Saying that a proposed rail facility will harm their southwest community, residents of Morrell Park are holding a December 16 community meeting and have invited two of the project’s biggest backers – Mayor Stephanie Rawlings-Blake and now Vice President Joe Biden – to attend.
“We recognize the importance of the facility for the port, but it does not belong in a residential neighborhood,” said Patti Michel, who has lived on Spence Street for 11 years.
“The facility will operate for 24 hours per day, seven days per week, with no buffer between the facility and peoples’ homes or our schools,” Michel said in an email to The Brew today.
“We believe that the noise, light, air pollution and traffic from the facility will harm our community, and CSX has not offered any solutions to our concerns.”
City, state and CSX officials have said the railyard is needed to take advantage of the expanded capacity of the Panama Canal. But residents have said the project – already rejected by several suburban jurisdictions – is too large-scale and disruptive to be shoehorned into their small community.
An estimated 30 to 40 trucks per hour will pass through the “intermodal facility,” designed for the transfer of shipping containers going to and from the port.
Shifting Political Landscape
The mayor’s support of the railyard – and her high-level public relations help from Biden –emerged this week during a trip by Rawlings-Blake and other mayors, at the vice president’s invitation, to tour the expanded canal.

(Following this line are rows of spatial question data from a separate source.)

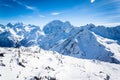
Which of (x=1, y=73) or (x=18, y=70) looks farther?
(x=18, y=70)

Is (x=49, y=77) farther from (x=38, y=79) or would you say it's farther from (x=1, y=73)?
(x=1, y=73)

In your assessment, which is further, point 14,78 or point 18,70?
point 18,70

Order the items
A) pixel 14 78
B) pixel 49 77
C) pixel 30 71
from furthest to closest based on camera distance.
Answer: pixel 30 71 → pixel 49 77 → pixel 14 78

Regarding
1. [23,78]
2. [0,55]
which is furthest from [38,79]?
[0,55]

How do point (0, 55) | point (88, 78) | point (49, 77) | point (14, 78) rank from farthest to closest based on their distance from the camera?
1. point (0, 55)
2. point (88, 78)
3. point (49, 77)
4. point (14, 78)

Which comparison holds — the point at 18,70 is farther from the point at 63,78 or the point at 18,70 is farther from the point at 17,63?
the point at 63,78

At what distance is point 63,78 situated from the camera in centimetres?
3850

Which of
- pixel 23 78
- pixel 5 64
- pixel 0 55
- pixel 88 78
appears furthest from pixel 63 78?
pixel 0 55

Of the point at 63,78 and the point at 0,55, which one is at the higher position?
the point at 0,55

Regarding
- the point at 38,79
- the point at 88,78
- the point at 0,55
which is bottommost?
the point at 88,78

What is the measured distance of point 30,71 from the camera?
125 ft

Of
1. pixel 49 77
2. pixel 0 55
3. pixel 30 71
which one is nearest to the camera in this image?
pixel 49 77

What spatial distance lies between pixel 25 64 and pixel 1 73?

Biden’s comments were a blow to the residents whose frustration with CSX and suspicion toward elected officials erupted in September at a highly-charged community meeting.
Since then, the opponents have collected nearly 1,000 signatures and gotten the support of 20 other neighborhoods. City Councilman Ed Reisinger has reportedly said his position has “evolved” and that he will reject zoning changes that CSX needs to move ahead with the project.
In the meantime, residents like Laurie Weishorn are directing their anger elsewhere in City Hall.
Weishorn took Rawlings-Blake to task for her comments (phoned in from Panama) touting the $90 million project.
“I find her comments most upsetting. [She] has not taken any time out to come and speak directly with the residents, [but] she, of course, had time for a trip to Panama at the taxpayers’ expense,” Weishorn said in an email.
“At what point is the mayor going to come to my home and see what they are proposing to dump 100 feet from my backyard,” Weishorn said. She complained that CSX has not answered any of the community’s long list of questions that were submitted months ago.
CSX did respond to a request by The Brew to respond to this story. Here is the statement sent by spokeswoman Melanie Cost:
“CSX agrees with the sentiments expressed by both Vice President Biden and Mayor Rawlings-Blake about the many benefits that enhanced intermodal service can provide to help ensure that the Port of Baltimore remains competitive once the expansion of the Panama Canal is complete. We remain committed to partnering in the growth of the Port and look forward to a continued dialogue with federal, state and local officials about how to accomplish this.”
The meeting is scheduled to take place on Dec. 16 at American Legion Post 137, 1508 Desoto Road. Doors open at 6:30 p.m. and the meeting will begin at 7.